# PROVIDED DATA:
- - - - - - -

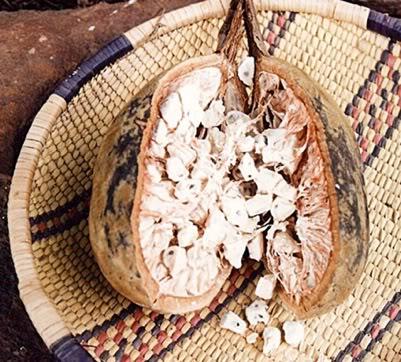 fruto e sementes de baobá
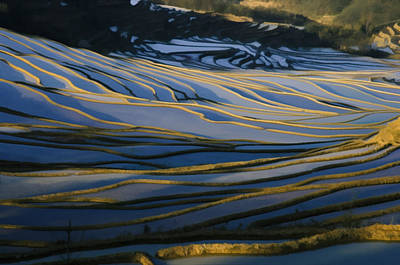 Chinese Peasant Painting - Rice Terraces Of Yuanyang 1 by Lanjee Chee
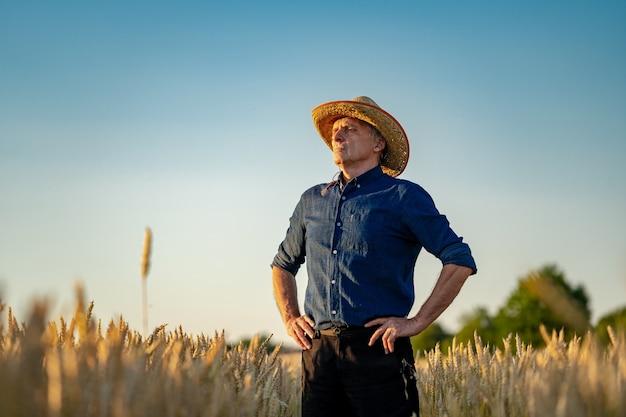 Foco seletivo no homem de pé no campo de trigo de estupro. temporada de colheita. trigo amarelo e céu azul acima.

- - - - - - -

Before writing out the material above, please remove its pictures; everything else stays exact.

# SOLUTION FOR THIS EXERCISE:
 fruto e sementes de baobá
 Chinese Peasant Painting - Rice Terraces Of Yuanyang 1 by Lanjee Chee
 Foco seletivo no homem de pé no campo de trigo de estupro. temporada de colheita. trigo amarelo e céu azul acima.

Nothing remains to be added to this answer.